- Challenge 1 -
Reproduce word for word the part of the passage on the Clontarf property sale that begins at the words "It is hereby" and ends after the words "Fifty thousand Euro).".

- Page text -
┏━━

On the 13th August, 2007, a memorandum was signed by the first named plaintiff and by the defendant and witnessed by Mr. Robert Morgan. The memo which was on the headed notepaper of the first named plaintiff was of some significance in the context of the present proceedings and it is convenient to set it out here in full. I do so with handwritten amendments which were initialled by the parties:-

The document in headed up:-

      “Contract of Sale/Purchase.

      It is hereby irrevocably agreed between Patrick O’Donnell of 14 Glenbrian Hall, 98 Howth Road, Dublin 3, on the one part and Janice O’Brien of 28 Clontarf Rd., Dublin 3, on the second part that a contract exists between both parties on the following basis;


        1. Patrick O’Donnell, Robert Morgan and Martin Walsh will purchase from Janice O’Brien her property at 28 Clontarf Road, Clontarf, Dublin 3, unencumbered, for the sum of €785,000 (Seven hundred and Eighty Five thousand Euro).

        2. In tandem Janice O’Brien will purchase No. 3 Glenbrian Hall, 98 Howth Road, Clontarf, Dublin 3, unencumbered, from Mrs. Catherine O’Donnell for the sum of €450,000 (Four hundred and Fifty thousand Euro).

        3. Both deals to conclude no later than the 30th September, 2007.

        4. In consideration of clause 3 above Patrick O’Donnell will pay a deposit of €125,000 (One hundred and Twenty Five thousand Euros) immediately to Janice O’Brien.

It appears that the defendant signed the memorandum and in so far as the memorandum records an agreement or agreements, entered into that agreement or agreements without the benefit of legal advice. It was only after signing the memorandum, that the defendant first engaged the services of a solicitor. When she did engage the services of a solicitor, the solicitor that she went to, was not one of the two solicitors that had been involved at different stages in representing her in the matrimonial proceedings. The defendant appears to have from time to time, at least, entertained doubts about how good a deal or deals she had concluded. In particular she seems to have believed that the figure of €785,000 as the purchase price of No. 28 Clontarf Road, represented an undervalue of her home and was disappointed that the property she was acquiring was valued only at €450,000 and would have wished that the property she was acquiring would have been a more valuable one.

The plaintiff responds to this by saying that the defendant is over-looking the fact that the property market was on the turn in mid 2007. At the height of the market, the value of €950,000 put by the defendant on No. 28 Clontarf Road was not unrealistic. Indeed, an even higher valuation could have been justified. However, by the time the defendant was selling the market had turned. In relation to the value of No. 3 Glenbrian Hall, it is agreed that the apartment was at one stage on the books of selling agents quoting a price of €595,000, but it is said that there was no offer at that level or any expression of interest at that level and that the figure of €450,000 arrived at, was more realistic based on the price of another apartment in the block which was for sale by someone unconnected with the plaintiffs.

┗━━

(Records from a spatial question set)

┏━━

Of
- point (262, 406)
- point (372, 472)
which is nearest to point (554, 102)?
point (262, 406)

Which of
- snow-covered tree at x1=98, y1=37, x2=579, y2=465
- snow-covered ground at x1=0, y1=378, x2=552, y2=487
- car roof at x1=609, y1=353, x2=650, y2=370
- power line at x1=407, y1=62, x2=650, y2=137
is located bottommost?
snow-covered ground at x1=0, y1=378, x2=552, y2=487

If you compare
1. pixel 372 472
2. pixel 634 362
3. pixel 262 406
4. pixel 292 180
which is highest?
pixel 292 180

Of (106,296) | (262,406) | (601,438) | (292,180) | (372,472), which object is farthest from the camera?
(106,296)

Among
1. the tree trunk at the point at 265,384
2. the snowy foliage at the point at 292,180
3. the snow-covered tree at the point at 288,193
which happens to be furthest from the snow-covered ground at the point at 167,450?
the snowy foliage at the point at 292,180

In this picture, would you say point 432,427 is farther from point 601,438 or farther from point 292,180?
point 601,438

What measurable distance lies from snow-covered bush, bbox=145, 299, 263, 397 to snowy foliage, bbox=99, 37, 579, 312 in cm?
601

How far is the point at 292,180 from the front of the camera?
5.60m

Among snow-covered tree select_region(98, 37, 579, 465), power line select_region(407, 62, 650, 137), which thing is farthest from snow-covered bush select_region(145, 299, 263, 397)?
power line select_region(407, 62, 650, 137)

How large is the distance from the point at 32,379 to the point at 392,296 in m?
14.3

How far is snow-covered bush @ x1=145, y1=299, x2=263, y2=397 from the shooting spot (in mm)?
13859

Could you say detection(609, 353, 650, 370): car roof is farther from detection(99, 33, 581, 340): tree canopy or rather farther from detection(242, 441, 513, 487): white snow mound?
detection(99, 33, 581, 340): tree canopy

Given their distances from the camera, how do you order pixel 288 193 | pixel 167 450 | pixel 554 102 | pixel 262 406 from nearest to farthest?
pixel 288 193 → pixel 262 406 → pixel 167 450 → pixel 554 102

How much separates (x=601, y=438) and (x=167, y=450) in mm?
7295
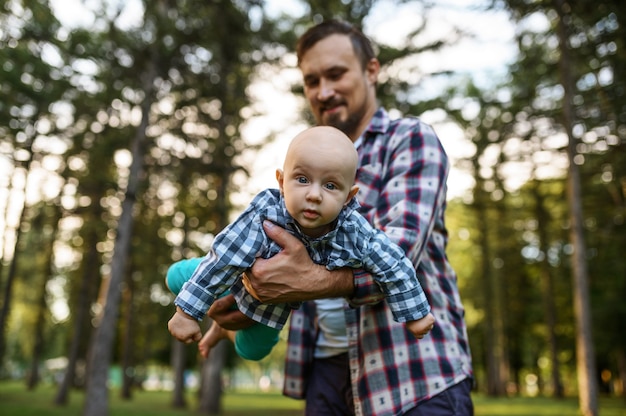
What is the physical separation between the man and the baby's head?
0.43 ft

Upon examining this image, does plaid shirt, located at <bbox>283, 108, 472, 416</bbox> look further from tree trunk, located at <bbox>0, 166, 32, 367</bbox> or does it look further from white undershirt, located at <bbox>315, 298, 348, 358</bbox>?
tree trunk, located at <bbox>0, 166, 32, 367</bbox>

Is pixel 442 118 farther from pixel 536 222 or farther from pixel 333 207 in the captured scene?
pixel 536 222

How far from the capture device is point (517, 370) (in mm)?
37625

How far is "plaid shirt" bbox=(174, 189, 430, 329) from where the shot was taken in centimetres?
167

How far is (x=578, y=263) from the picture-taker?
12.1 meters

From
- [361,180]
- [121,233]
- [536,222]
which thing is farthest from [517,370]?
[361,180]

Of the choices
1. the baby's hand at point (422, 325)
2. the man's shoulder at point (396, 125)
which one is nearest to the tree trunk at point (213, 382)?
the man's shoulder at point (396, 125)

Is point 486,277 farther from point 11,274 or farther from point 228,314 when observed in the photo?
point 228,314

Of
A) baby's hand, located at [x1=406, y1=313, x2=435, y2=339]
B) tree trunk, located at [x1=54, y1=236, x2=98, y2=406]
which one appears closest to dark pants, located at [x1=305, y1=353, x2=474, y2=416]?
baby's hand, located at [x1=406, y1=313, x2=435, y2=339]

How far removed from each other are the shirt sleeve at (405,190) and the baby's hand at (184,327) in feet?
1.71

┗━━

- Challenge 2 -
Render the records as a JSON list of strings, starting at the line containing "How far is (x=578, y=263)" and running through the last line of the records. Give one string per line and omit blank lines.

- Finished answer 1 -
It is hereby irrevocably agreed between Patrick O’Donnell of 14 Glenbrian Hall, 98 Howth Road, Dublin 3, on the one part and Janice O’Brien of 28 Clontarf Rd., Dublin 3, on the second part that a contract exists between both parties on the following basis;


        1. Patrick O’Donnell, Robert Morgan and Martin Walsh will purchase from Janice O’Brien her property at 28 Clontarf Road, Clontarf, Dublin 3, unencumbered, for the sum of €785,000 (Seven hundred and Eighty Five thousand Euro).

        2. In tandem Janice O’Brien will purchase No. 3 Glenbrian Hall, 98 Howth Road, Clontarf, Dublin 3, unencumbered, from Mrs. Catherine O’Donnell for the sum of €450,000 (Four hundred and Fifty thousand Euro).

- Finished answer 2 -
[
  "How far is (x=578, y=263) from the picture-taker?",
  "12.1 meters",
  "From",
  "- [361,180]",
  "- [121,233]",
  "- [536,222]",
  "which thing is farthest from [517,370]?",
  "[361,180]",
  "Of the choices",
  "1. the baby's hand at point (422, 325)",
  "2. the man's shoulder at point (396, 125)",
  "which one is nearest to the tree trunk at point (213, 382)?",
  "the man's shoulder at point (396, 125)",
  "Is point 486,277 farther from point 11,274 or farther from point 228,314 when observed in the photo?",
  "point 228,314",
  "Of",
  "A) baby's hand, located at [x1=406, y1=313, x2=435, y2=339]",
  "B) tree trunk, located at [x1=54, y1=236, x2=98, y2=406]",
  "which one appears closest to dark pants, located at [x1=305, y1=353, x2=474, y2=416]?",
  "baby's hand, located at [x1=406, y1=313, x2=435, y2=339]",
  "How far removed from each other are the shirt sleeve at (405,190) and the baby's hand at (184,327) in feet?",
  "1.71"
]